Set task – Copy out, word for word, everything in the items below from the line containing "this 350×262 image." down to the line containing "front-end collision damage", with both of those lines included.

[Items from a data collection]
——

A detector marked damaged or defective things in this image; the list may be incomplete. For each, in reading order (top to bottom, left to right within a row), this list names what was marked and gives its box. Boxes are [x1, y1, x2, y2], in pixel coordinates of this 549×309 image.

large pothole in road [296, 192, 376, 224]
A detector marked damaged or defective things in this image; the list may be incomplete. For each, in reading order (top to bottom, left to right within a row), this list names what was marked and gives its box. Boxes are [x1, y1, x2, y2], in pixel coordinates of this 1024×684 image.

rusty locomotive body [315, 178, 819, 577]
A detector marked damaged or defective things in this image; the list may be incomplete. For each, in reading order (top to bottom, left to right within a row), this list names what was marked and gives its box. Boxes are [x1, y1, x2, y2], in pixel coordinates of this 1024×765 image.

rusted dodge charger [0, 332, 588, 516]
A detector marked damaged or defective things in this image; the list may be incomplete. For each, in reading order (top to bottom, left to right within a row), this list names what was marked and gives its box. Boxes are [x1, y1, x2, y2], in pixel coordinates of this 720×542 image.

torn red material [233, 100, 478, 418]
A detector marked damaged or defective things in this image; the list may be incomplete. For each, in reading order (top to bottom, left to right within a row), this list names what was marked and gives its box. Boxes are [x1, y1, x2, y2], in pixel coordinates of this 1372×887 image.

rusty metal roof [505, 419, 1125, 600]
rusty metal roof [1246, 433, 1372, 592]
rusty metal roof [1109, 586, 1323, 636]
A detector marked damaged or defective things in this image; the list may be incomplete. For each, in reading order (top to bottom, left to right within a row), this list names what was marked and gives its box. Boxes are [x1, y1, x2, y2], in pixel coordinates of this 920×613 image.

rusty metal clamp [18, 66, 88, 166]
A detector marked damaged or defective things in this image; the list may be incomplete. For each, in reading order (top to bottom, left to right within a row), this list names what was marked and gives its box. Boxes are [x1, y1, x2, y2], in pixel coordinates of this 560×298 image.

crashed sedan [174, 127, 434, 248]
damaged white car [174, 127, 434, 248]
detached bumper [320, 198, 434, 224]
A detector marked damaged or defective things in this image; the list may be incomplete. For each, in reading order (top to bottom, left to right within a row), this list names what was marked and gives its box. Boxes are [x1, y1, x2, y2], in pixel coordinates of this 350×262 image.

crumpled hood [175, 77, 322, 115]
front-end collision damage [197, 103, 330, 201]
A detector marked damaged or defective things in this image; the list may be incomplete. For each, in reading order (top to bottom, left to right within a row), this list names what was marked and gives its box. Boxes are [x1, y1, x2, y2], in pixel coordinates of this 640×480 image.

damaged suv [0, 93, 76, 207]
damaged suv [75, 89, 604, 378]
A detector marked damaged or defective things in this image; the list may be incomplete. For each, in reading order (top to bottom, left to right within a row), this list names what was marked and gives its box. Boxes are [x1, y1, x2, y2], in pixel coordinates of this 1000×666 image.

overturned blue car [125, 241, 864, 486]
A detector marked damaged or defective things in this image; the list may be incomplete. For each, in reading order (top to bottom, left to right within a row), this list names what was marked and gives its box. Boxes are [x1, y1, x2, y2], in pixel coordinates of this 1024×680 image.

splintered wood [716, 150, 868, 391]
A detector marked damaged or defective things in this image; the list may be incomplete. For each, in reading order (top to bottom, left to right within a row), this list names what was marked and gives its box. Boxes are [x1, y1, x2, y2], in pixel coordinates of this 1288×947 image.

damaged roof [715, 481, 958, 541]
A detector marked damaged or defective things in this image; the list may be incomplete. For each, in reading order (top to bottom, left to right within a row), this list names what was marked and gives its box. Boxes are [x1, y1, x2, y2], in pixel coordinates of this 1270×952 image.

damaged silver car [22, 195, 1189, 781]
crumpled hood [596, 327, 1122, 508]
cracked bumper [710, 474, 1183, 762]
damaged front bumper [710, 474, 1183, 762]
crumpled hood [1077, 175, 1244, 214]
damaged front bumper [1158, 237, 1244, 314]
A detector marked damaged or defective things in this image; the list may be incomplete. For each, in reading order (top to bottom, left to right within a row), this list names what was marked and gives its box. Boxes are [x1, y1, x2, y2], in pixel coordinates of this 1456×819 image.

——

Completed task –
A detector marked damaged or defective things in this image; the list may be incomplete. For each, in reading order (top to bottom, left to right within a row), this list names what was marked and gives its box. Boxes are [x1, y1, x2, y2], in pixel coordinates of this 350×262 image.

crumpled hood [175, 77, 322, 115]
front-end collision damage [197, 103, 330, 201]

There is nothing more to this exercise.